=== Supplied records ===

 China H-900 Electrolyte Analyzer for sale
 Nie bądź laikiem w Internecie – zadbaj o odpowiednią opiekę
...
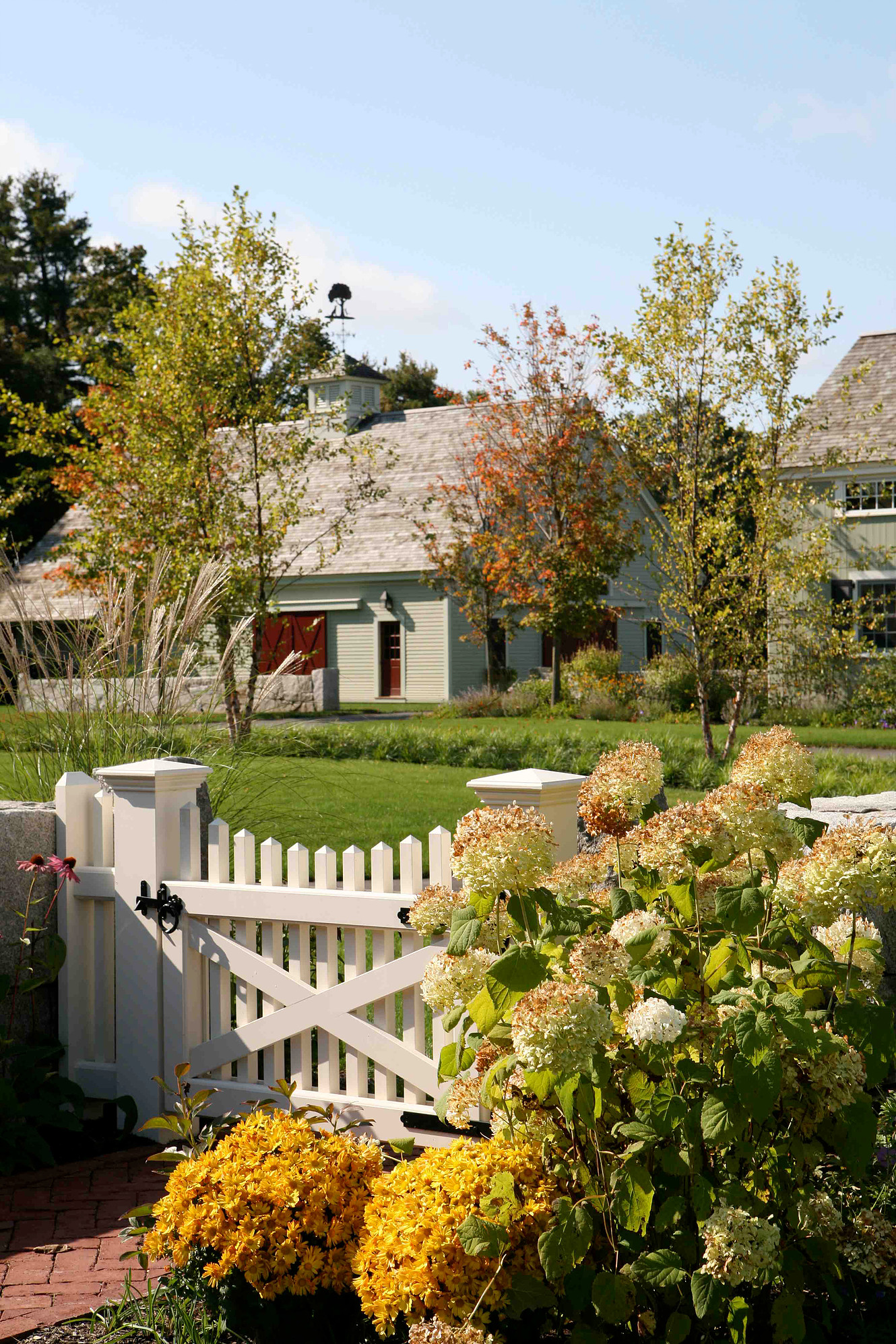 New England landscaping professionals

=== What the exercise asks ===
Looking at the entries above, can you reproduce exactly the lines from the one that holds "China H-900 Electrolyte Analyzer for sale" through the one that holds "Nie bądź laikiem", and only those?

=== Task answer ===
 China H-900 Electrolyte Analyzer for sale
 Nie bądź laikiem w Internecie – zadbaj o odpowiednią opiekę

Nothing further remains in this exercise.